### What you need to do:
The answer should be each line of the records that contains the word "туристского"; please copy them all.

(Page-level text extractions)
▼▼▼

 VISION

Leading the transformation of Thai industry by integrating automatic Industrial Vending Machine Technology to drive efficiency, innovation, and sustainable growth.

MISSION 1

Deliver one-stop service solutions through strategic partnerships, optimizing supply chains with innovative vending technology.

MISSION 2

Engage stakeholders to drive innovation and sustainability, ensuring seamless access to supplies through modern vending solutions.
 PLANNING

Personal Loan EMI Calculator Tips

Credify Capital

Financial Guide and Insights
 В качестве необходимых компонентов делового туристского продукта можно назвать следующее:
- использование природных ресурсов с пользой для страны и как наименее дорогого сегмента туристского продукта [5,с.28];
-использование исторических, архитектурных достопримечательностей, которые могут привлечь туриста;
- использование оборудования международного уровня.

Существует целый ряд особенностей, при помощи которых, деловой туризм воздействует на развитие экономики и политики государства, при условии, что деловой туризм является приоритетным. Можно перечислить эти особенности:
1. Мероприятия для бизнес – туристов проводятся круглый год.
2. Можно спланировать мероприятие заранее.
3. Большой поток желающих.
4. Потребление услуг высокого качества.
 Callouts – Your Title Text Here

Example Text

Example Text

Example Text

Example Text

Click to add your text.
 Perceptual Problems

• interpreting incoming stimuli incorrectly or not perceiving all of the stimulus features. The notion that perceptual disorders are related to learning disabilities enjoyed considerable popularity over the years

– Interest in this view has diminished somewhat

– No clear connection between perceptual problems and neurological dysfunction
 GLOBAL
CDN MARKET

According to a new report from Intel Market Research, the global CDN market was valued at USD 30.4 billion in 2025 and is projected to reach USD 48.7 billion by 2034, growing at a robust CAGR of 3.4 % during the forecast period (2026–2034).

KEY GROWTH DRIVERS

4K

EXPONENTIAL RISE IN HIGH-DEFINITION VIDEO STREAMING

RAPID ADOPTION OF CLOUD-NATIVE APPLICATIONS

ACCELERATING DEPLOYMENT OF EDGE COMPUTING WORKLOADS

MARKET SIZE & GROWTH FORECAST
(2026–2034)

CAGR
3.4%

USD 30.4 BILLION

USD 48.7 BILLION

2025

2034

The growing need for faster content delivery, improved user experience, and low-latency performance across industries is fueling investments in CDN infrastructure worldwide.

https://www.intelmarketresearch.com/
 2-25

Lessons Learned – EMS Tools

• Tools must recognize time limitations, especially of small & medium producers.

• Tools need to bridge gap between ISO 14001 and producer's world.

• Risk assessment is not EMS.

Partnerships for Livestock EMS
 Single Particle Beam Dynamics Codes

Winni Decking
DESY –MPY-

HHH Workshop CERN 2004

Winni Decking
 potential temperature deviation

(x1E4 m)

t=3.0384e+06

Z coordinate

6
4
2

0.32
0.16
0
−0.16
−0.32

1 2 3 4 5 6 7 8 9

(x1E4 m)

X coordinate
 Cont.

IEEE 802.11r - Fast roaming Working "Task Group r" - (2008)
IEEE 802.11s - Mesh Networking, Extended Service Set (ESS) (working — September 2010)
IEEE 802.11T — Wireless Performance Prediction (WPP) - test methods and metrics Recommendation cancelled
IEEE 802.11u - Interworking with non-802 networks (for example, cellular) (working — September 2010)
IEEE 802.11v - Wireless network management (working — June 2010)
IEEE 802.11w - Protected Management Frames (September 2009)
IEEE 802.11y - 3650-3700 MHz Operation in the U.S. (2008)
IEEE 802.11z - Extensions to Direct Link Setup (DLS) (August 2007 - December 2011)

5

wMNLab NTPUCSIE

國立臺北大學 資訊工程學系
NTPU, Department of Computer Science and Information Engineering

▲▲▲

### Answer below:
 В качестве необходимых компонентов делового туристского продукта можно назвать следующее:
- использование природных ресурсов с пользой для страны и как наименее дорогого сегмента туристского продукта [5,с.28];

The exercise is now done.